Font, Moloughabbey, Co. Tipperary
Co. Tipperary |
Religious Objects
Just inside Molough Abbey in County Tipperary, close to the doorway set into the south wall of the church, sits a fragment that is easy to overlook: a low, octagonal base of sandstone, its centre perforated, measuring roughly half a metre across at the foot and tapering to about a third of a metre at the top.
It stands only 0.22 metres high. What makes it quietly compelling is what is absent. A circular shaft, hollow at its core, once rested on this base, and above that would have been the basin of a baptismal font, the vessel in which water was blessed and used for the sacrament of baptism.
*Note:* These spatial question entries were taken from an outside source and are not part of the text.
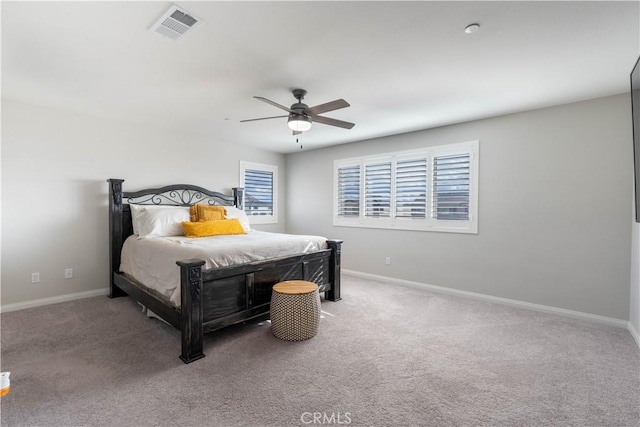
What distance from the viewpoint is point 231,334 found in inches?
114

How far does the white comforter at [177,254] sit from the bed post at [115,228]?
271 millimetres

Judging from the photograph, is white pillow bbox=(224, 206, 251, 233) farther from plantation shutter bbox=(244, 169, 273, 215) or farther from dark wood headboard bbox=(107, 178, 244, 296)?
plantation shutter bbox=(244, 169, 273, 215)

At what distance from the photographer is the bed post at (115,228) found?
394 cm

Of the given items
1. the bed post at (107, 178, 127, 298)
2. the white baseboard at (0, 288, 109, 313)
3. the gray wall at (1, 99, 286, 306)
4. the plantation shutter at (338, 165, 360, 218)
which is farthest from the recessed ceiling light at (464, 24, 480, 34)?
the white baseboard at (0, 288, 109, 313)

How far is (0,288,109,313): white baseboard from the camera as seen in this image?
3.44 m

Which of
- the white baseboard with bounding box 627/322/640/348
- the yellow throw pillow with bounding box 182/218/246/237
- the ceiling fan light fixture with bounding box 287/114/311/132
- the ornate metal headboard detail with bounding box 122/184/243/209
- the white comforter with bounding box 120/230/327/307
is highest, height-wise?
the ceiling fan light fixture with bounding box 287/114/311/132

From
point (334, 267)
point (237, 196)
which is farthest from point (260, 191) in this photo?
point (334, 267)

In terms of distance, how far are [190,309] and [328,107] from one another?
208 centimetres

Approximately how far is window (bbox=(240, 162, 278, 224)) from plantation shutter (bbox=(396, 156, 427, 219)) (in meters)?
2.65

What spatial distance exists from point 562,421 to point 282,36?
3024 millimetres

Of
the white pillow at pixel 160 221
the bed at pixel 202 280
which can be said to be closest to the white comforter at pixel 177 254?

The shaft and basin are long gone, leaving only this truncated pedestal sitting in the earth beside the old church wall.
Baptismal fonts in medieval Irish churches were typically carved from a single block or assembled in sections, and the octagonal form seen here carried symbolic weight, the eight sides associated in Christian tradition with resurrection and renewal. That this base survives at all, in situ and still identifiable, is notable given how thoroughly many smaller ecclesiastical sites were robbed of dressed stonework over the centuries. Molough Abbey itself is a ruined church of some antiquity, and the font base, fashioned from local sandstone, belongs to that same fabric of material evidence that accumulates quietly at such sites, outlasting the communities that once used it.